── Material supplied
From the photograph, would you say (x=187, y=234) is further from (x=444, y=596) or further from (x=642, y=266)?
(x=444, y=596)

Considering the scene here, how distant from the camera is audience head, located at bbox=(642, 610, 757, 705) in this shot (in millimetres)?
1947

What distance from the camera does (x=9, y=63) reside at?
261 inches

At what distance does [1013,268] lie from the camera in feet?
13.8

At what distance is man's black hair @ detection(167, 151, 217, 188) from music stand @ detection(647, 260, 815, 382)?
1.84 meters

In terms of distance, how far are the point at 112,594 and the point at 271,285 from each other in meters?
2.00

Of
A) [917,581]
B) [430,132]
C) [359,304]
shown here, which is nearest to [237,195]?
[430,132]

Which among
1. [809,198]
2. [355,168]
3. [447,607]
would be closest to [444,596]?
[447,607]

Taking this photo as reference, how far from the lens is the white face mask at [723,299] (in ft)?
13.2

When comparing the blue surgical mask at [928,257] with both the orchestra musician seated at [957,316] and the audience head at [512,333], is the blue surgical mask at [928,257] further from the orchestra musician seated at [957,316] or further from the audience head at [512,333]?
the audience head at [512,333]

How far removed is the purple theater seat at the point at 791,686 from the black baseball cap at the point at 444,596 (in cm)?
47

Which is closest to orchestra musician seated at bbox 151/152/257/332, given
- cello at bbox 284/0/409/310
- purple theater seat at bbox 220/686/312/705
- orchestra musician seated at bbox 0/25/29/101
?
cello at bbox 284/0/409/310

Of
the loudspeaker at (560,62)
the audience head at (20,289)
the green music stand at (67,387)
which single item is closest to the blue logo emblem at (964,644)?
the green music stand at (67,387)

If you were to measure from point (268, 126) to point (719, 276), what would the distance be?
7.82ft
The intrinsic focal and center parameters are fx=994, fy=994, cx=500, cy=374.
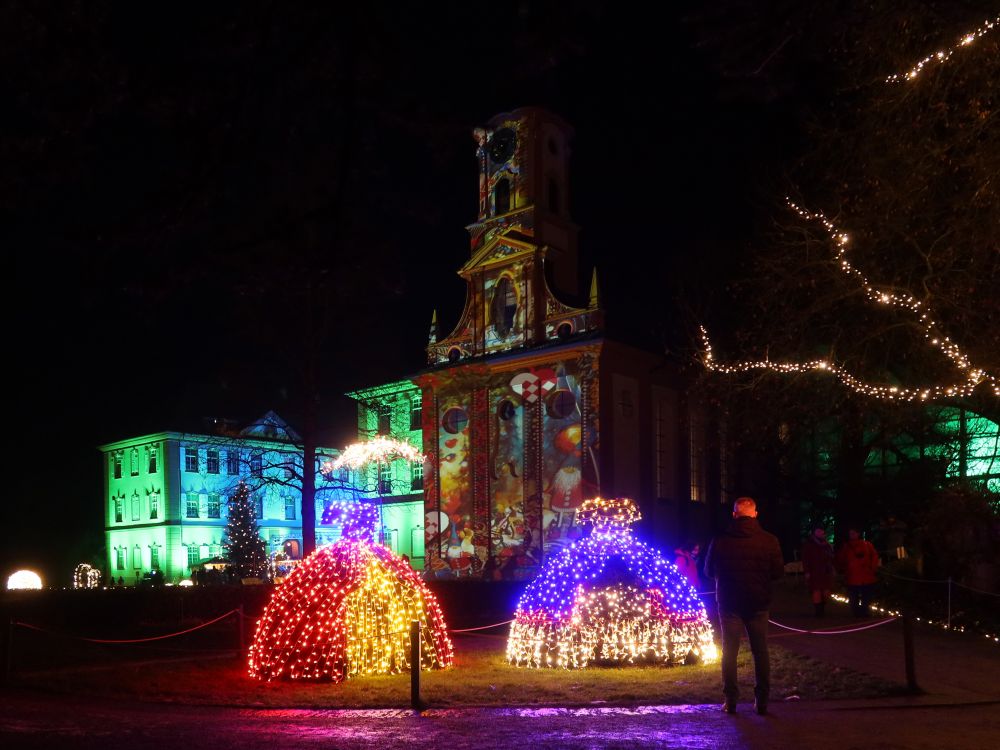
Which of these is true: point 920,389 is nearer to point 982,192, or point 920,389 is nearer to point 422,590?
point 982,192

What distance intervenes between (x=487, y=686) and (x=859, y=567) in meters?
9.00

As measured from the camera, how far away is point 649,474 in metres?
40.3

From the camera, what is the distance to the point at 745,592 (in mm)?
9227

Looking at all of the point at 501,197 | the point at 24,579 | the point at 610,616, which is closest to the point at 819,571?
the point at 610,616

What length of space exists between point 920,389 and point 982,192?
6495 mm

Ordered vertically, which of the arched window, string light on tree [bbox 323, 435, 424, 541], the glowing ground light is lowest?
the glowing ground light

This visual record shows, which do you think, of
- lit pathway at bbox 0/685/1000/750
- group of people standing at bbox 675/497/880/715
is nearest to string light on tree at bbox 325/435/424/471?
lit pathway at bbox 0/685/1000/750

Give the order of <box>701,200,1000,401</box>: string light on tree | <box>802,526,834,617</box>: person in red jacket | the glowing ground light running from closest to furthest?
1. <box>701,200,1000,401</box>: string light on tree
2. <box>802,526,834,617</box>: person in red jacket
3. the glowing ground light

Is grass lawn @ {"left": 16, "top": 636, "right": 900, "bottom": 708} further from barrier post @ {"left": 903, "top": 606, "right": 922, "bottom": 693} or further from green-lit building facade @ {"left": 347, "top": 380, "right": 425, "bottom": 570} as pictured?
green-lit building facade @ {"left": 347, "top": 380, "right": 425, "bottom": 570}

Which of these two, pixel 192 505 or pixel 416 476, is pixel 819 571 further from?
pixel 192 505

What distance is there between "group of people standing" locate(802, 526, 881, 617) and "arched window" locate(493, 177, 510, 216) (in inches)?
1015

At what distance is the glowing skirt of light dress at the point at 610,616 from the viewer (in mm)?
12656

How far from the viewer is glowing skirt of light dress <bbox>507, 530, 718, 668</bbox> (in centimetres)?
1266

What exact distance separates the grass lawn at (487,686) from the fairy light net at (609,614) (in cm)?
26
────
── Material supplied
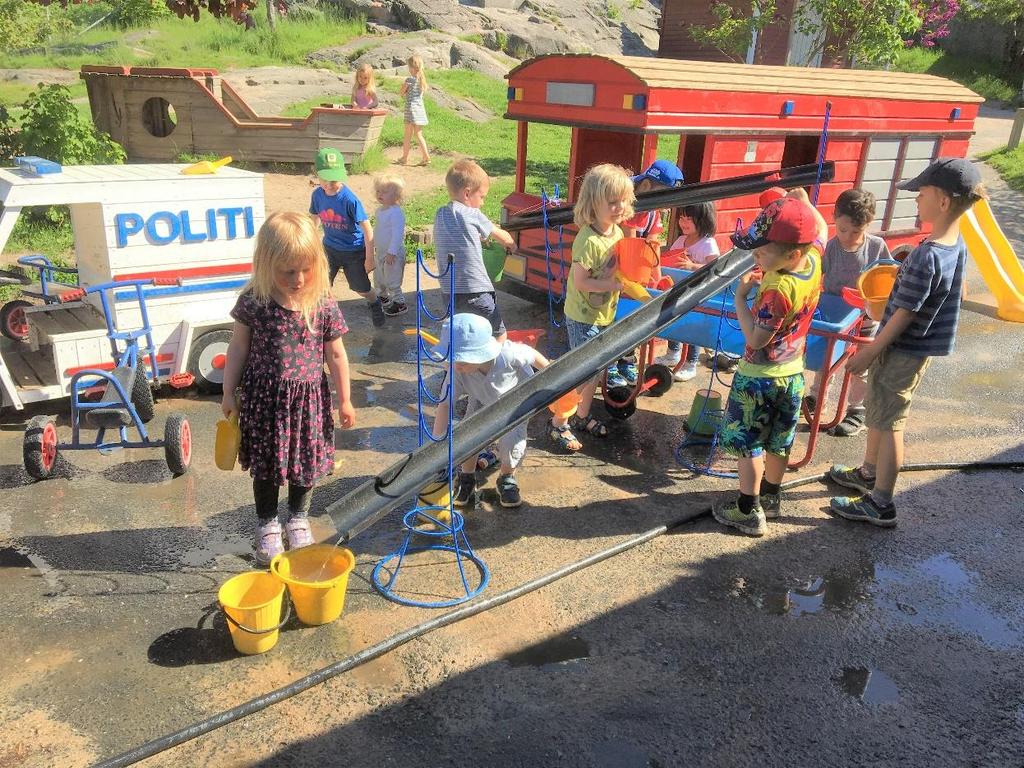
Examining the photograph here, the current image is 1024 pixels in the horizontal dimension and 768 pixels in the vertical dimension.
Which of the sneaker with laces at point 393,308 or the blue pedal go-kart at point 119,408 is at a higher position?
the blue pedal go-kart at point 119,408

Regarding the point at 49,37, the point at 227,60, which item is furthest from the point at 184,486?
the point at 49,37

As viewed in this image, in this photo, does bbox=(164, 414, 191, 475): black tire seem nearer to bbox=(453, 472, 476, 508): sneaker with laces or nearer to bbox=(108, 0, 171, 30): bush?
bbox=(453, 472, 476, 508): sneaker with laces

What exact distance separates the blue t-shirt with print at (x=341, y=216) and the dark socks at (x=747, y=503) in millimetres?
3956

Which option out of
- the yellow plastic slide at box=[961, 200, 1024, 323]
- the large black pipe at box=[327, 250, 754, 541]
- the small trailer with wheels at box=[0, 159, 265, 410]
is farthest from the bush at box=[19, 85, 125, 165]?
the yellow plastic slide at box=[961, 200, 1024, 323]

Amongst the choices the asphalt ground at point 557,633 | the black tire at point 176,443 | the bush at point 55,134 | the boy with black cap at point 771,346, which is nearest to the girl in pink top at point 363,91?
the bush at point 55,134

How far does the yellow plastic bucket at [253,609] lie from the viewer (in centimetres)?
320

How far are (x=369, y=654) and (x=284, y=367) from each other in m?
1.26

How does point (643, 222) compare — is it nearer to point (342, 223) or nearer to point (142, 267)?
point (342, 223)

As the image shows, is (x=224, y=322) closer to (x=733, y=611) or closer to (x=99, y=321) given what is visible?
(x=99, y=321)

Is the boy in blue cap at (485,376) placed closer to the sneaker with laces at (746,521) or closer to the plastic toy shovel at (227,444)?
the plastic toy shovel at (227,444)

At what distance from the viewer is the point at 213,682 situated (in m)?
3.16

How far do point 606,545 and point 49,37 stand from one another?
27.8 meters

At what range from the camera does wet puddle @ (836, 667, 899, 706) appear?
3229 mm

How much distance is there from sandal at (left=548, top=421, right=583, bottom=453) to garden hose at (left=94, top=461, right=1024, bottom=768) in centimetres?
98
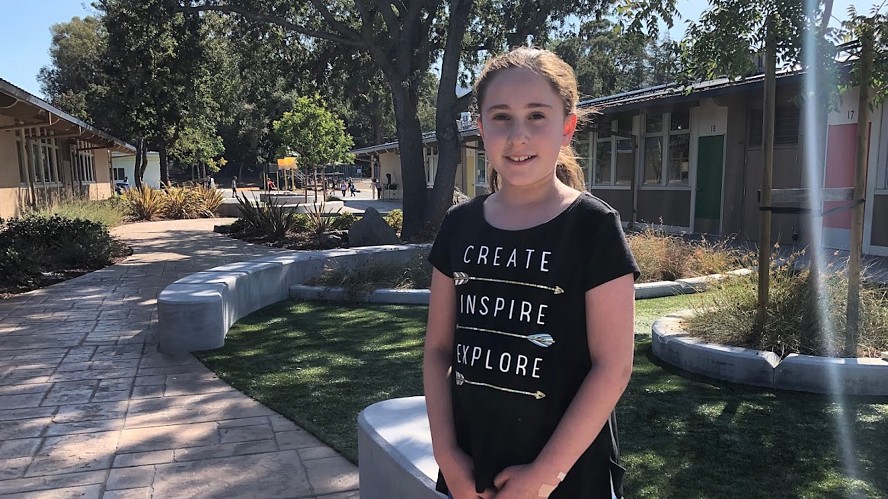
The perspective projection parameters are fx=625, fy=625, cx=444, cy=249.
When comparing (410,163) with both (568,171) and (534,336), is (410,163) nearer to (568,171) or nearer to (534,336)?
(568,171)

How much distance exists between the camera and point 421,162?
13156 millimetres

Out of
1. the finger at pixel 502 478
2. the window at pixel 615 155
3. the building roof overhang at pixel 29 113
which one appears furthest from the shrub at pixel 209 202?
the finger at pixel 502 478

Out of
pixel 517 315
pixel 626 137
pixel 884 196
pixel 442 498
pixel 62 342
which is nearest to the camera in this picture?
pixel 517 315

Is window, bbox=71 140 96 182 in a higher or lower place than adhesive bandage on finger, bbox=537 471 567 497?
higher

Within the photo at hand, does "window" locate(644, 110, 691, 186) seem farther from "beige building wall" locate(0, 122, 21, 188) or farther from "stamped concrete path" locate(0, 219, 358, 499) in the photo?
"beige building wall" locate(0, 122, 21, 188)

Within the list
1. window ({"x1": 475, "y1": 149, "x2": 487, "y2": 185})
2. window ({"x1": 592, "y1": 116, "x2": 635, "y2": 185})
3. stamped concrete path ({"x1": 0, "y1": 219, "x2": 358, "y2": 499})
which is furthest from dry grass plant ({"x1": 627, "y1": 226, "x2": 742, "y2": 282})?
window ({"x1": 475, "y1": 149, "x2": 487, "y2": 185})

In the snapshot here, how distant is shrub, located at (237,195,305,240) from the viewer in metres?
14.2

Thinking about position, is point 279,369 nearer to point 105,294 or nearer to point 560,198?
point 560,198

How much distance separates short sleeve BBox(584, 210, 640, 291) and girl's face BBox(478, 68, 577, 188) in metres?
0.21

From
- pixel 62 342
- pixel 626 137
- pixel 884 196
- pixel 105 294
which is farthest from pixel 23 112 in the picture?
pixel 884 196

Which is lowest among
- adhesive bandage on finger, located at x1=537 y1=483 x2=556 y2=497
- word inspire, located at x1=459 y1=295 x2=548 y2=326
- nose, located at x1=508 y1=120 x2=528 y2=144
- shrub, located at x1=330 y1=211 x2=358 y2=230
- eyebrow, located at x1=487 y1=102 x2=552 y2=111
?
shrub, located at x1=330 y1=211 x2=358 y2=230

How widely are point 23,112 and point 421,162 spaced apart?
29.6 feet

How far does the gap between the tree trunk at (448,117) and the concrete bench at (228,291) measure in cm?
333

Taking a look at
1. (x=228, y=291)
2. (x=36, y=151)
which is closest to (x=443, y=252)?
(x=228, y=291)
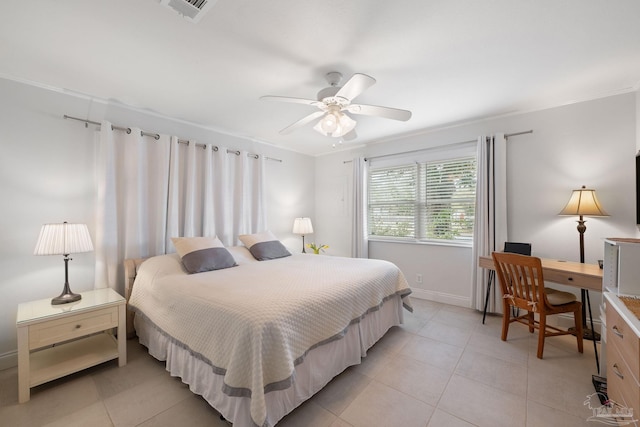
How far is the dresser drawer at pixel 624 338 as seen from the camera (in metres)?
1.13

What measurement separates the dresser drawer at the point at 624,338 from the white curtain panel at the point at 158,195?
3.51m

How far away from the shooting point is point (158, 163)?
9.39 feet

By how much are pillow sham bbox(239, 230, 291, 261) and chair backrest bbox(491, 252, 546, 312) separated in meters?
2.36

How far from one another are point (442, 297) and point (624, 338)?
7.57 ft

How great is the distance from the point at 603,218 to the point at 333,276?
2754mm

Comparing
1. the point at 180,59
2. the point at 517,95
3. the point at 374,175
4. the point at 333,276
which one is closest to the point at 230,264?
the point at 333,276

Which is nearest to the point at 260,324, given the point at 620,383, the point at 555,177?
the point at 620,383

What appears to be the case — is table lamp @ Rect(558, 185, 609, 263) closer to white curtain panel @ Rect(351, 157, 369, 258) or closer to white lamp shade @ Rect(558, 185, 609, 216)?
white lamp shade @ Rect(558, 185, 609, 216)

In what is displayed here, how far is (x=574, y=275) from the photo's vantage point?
────
── Material supplied
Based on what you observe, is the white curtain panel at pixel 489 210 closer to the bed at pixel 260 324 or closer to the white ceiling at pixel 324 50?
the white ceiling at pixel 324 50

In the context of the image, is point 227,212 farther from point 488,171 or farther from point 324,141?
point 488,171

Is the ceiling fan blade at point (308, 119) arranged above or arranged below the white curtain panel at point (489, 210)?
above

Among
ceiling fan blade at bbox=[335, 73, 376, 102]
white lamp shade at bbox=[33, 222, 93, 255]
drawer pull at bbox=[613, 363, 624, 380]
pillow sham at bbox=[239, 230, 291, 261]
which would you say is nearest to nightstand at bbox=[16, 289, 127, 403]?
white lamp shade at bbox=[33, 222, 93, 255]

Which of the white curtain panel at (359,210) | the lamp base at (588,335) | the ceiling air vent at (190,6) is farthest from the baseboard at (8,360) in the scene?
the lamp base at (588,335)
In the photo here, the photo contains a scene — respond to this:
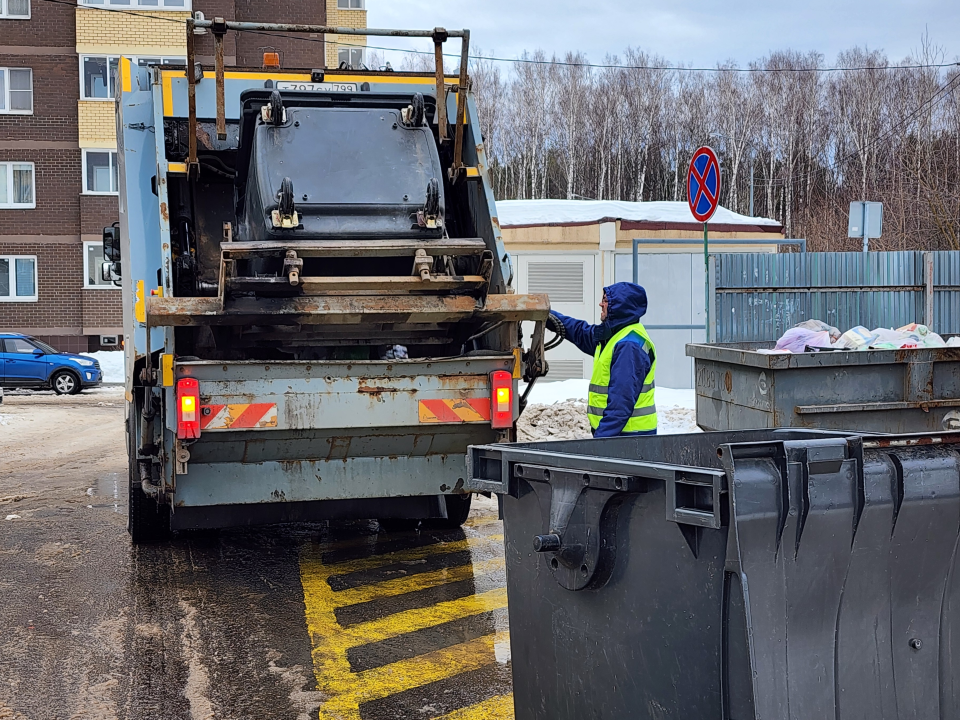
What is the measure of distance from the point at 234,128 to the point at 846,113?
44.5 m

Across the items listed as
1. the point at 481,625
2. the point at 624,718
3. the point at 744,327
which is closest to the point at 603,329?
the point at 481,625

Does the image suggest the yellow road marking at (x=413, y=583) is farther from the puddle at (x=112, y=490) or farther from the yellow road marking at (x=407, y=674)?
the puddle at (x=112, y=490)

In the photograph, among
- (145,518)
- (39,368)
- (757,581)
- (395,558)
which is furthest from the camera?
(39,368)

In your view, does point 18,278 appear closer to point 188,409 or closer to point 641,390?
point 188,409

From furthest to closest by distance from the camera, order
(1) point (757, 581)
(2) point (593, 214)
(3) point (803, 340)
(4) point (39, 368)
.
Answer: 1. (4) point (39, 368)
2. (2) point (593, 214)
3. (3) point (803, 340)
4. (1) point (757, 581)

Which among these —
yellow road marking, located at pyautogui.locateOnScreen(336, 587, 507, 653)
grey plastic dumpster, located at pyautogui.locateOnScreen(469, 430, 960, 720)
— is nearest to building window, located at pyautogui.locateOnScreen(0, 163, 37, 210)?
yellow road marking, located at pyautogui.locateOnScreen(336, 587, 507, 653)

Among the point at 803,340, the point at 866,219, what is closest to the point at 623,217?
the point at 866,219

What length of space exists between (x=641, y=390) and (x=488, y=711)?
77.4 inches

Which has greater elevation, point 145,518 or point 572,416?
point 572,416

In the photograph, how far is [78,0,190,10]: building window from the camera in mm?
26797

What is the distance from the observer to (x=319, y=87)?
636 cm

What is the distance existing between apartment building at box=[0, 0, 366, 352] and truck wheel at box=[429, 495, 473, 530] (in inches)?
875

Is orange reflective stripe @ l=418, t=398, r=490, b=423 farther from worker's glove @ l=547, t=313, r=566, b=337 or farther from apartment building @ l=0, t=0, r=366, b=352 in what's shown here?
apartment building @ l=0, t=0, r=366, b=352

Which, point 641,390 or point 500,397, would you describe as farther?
────
• _Directions_
Put the lines of the records above into a numbered list, starting at the line that contains "What appears to" and ending after the line that contains "In what is displayed". Include both of those lines and leave out any blank lines.

• _Full solution_
1. What appears to be the case — is table lamp @ Rect(558, 185, 609, 263) closer to white curtain panel @ Rect(351, 157, 369, 258) or closer to white lamp shade @ Rect(558, 185, 609, 216)?
2. white lamp shade @ Rect(558, 185, 609, 216)
3. In what is displayed here, how far is (x=574, y=275) from the photo's vantage point?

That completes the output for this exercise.